- _Aim_: Please return every one of the records below word for word, leaving the pictures out.

- _Exercise material_:
■ ■ ■ ■ ■ ■ ■

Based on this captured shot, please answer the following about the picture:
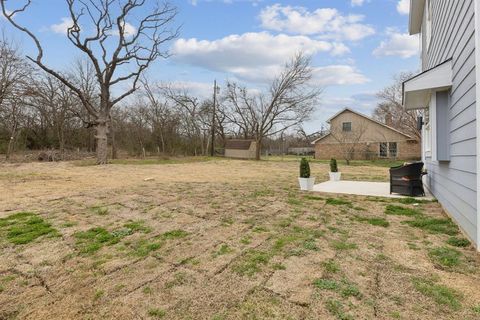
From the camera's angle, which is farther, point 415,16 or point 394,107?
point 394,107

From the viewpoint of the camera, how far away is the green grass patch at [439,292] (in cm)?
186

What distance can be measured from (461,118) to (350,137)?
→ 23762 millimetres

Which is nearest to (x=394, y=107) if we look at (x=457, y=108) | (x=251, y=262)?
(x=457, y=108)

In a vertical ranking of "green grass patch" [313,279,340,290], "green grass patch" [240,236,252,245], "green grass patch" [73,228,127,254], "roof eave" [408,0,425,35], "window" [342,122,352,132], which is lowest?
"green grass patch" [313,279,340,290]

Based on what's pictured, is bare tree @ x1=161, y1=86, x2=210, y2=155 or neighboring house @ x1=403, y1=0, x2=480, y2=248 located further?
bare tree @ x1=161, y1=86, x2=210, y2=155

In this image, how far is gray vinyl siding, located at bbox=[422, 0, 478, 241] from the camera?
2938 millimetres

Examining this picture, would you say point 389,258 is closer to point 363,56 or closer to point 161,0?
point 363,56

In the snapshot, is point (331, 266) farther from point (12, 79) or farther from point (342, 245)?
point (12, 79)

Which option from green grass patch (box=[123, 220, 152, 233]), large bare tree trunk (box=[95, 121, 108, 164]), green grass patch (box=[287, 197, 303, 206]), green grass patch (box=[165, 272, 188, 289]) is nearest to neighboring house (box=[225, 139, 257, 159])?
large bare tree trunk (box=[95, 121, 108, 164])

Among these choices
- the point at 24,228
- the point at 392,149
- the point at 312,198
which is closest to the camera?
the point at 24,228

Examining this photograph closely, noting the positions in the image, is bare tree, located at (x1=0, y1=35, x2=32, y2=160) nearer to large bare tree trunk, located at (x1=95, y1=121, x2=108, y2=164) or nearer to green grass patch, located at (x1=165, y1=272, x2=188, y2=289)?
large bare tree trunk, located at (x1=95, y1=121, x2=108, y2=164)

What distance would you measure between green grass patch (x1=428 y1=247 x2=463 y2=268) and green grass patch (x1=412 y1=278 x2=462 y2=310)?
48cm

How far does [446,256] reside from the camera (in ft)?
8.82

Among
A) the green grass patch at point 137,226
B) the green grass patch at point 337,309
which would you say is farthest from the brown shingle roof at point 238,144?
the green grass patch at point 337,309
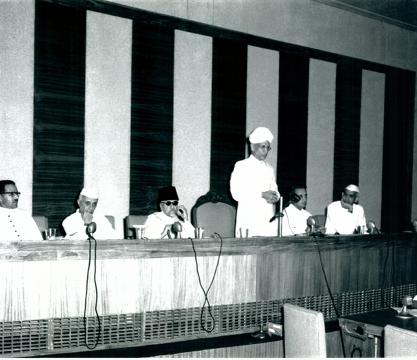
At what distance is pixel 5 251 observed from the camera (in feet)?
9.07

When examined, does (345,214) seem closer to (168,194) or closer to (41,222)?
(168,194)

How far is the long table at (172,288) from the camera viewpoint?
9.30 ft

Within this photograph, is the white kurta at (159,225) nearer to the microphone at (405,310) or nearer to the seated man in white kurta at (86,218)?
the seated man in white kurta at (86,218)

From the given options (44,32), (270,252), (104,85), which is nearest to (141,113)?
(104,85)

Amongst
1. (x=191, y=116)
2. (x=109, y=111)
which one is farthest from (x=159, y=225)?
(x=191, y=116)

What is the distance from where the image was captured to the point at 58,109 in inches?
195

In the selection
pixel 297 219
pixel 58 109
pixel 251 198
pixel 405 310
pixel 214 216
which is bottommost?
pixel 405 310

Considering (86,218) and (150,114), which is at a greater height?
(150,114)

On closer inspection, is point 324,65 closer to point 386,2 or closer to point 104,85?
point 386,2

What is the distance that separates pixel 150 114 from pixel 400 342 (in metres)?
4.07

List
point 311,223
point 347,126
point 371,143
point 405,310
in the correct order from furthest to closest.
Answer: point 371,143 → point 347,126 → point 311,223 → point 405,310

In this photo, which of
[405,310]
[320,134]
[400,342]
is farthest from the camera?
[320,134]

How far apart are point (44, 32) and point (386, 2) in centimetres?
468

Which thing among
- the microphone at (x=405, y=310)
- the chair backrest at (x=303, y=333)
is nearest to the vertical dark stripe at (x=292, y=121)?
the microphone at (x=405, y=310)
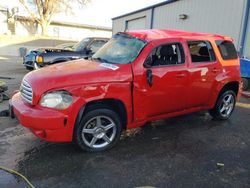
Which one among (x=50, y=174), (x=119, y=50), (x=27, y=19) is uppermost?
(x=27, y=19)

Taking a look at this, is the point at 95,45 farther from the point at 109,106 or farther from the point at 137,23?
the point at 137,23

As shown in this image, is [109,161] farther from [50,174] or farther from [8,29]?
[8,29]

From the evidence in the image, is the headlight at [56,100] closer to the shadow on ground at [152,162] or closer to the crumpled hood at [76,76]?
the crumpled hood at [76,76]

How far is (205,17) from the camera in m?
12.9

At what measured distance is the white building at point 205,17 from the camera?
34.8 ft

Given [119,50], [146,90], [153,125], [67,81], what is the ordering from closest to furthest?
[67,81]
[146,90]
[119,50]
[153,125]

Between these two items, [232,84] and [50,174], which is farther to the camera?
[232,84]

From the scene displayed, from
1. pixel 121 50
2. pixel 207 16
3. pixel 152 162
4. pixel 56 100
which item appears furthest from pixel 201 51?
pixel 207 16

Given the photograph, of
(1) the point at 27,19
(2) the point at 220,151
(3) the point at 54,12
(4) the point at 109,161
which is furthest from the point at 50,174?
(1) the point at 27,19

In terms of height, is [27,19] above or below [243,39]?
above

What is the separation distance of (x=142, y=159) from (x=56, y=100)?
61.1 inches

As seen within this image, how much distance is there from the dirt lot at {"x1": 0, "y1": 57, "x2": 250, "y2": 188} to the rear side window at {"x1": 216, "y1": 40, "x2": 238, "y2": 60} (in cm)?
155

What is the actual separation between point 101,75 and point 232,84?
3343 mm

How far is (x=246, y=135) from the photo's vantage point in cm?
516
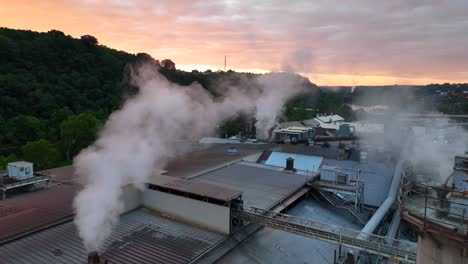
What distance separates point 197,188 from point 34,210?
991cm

■ ■ ■ ■ ■ ■ ■

- _Response below_:
Based on this captured shot, please answer the following about the picture:
From the camera's angle, which is farther, point 415,16 or point 394,107?
point 394,107

From the viewpoint of the camera, how far away is the green grass patch at [439,292] (in cm)?
186

What distance can be measured from (461,118) to (350,137)?
→ 23762 millimetres

Which is nearest to (x=394, y=107) if we look at (x=457, y=108) | (x=251, y=262)?
(x=457, y=108)

In a vertical ranking of "green grass patch" [313,279,340,290], "green grass patch" [240,236,252,245], "green grass patch" [73,228,127,254], "roof eave" [408,0,425,35], "window" [342,122,352,132], which is lowest?
"green grass patch" [313,279,340,290]

Based on what's pictured, is bare tree @ x1=161, y1=86, x2=210, y2=155 or neighboring house @ x1=403, y1=0, x2=480, y2=248 located further?
bare tree @ x1=161, y1=86, x2=210, y2=155

In this image, how far is gray vinyl siding, located at bbox=[422, 0, 478, 241] from the camera?
2938 millimetres

Examining this picture, would you say point 389,258 is closer to point 363,56 or closer to point 161,0?
point 363,56

In the snapshot, is point (331, 266) farther from point (12, 79) or farther from point (342, 245)?
point (12, 79)

Which option from green grass patch (box=[123, 220, 152, 233]), large bare tree trunk (box=[95, 121, 108, 164]), green grass patch (box=[287, 197, 303, 206]), green grass patch (box=[165, 272, 188, 289]) is nearest to neighboring house (box=[225, 139, 257, 159])?
large bare tree trunk (box=[95, 121, 108, 164])

Among these choices
- the point at 24,228
- the point at 392,149
- the point at 312,198
which is closest to the camera?
the point at 24,228

Examining this photograph closely, noting the positions in the image, is bare tree, located at (x1=0, y1=35, x2=32, y2=160) nearer to large bare tree trunk, located at (x1=95, y1=121, x2=108, y2=164) or nearer to green grass patch, located at (x1=165, y1=272, x2=188, y2=289)?
large bare tree trunk, located at (x1=95, y1=121, x2=108, y2=164)

What distance would you measure between green grass patch (x1=428 y1=247 x2=463 y2=268) and green grass patch (x1=412 y1=278 x2=462 y2=310)?
48cm

How far does [446,256] reside from the camera (in ft)?
8.82

Among
A) the green grass patch at point 137,226
B) the green grass patch at point 337,309
which would you say is farthest from the brown shingle roof at point 238,144?
the green grass patch at point 337,309
At what distance is pixel 5 251 observed from the camera (in feet)?
9.07

When examined, does (345,214) seem closer to (168,194) or closer to (41,222)?
(168,194)

How far is the long table at (172,288) from the camera viewpoint?
9.30 ft

Within this photograph, is the white kurta at (159,225) nearer to the microphone at (405,310) or nearer to the seated man in white kurta at (86,218)?
the seated man in white kurta at (86,218)

From the given options (44,32), (270,252), (104,85), which is nearest to (141,113)?
(104,85)

Amongst
1. (x=191, y=116)
2. (x=109, y=111)
which one is farthest from (x=159, y=225)?
(x=191, y=116)

What is the distance from where the image was captured to the point at 58,109 in inches?
195

In the selection
pixel 297 219
pixel 58 109
pixel 251 198
pixel 405 310
pixel 214 216
which is bottommost?
pixel 405 310

Considering (86,218) and (150,114), which is at a greater height?
(150,114)

On closer inspection, is point 324,65 closer to point 386,2 or closer to point 104,85?
point 386,2

What is the distance that separates pixel 150 114 from pixel 400 342 (in metres)?
4.07

List
point 311,223
point 347,126
point 371,143
point 405,310
in the correct order from furthest to closest.
Answer: point 371,143 → point 347,126 → point 311,223 → point 405,310

In this photo, which of
[405,310]
[320,134]
[400,342]
is farthest from the camera?
[320,134]

How far apart are point (44, 32) and point (386, 2) in centimetres?
468

Which thing among
- the microphone at (x=405, y=310)
- the chair backrest at (x=303, y=333)
is nearest to the vertical dark stripe at (x=292, y=121)?
the microphone at (x=405, y=310)
Which one among (x=50, y=174), (x=119, y=50), (x=27, y=19) is uppermost?
(x=27, y=19)

Taking a look at this, is the point at 95,45 farther from the point at 109,106 or farther from the point at 137,23?
the point at 137,23

As shown in this image, is [109,161] farther from [50,174] or farther from [8,29]?
[8,29]

From the evidence in the image, is the headlight at [56,100] closer to the shadow on ground at [152,162] or closer to the crumpled hood at [76,76]?
the crumpled hood at [76,76]

How far is (205,17) from the camera in m?
12.9

At what measured distance is the white building at point 205,17 from the camera?
34.8 ft

Given [119,50], [146,90], [153,125], [67,81], what is the ordering from closest to furthest?
[67,81]
[146,90]
[119,50]
[153,125]

Between these two items, [232,84] and [50,174], which is farther to the camera?
[232,84]

From the scene displayed, from
1. pixel 121 50
2. pixel 207 16
3. pixel 152 162
4. pixel 56 100
which item appears furthest from pixel 201 51?
pixel 207 16

Given the photograph, of
(1) the point at 27,19
(2) the point at 220,151
(3) the point at 54,12
(4) the point at 109,161
which is furthest from the point at 50,174?
(1) the point at 27,19

In terms of height, is [27,19] above or below [243,39]?
above

What is the separation distance of (x=142, y=159) from (x=56, y=100)?
61.1 inches

As seen within this image, how much distance is there from the dirt lot at {"x1": 0, "y1": 57, "x2": 250, "y2": 188} to the rear side window at {"x1": 216, "y1": 40, "x2": 238, "y2": 60} (in cm)?
155

What is the actual separation between point 101,75 and point 232,84?
3343 mm

How far is (x=246, y=135) from the photo's vantage point in cm?
516
What distance separates point 197,188 from point 34,210?
991cm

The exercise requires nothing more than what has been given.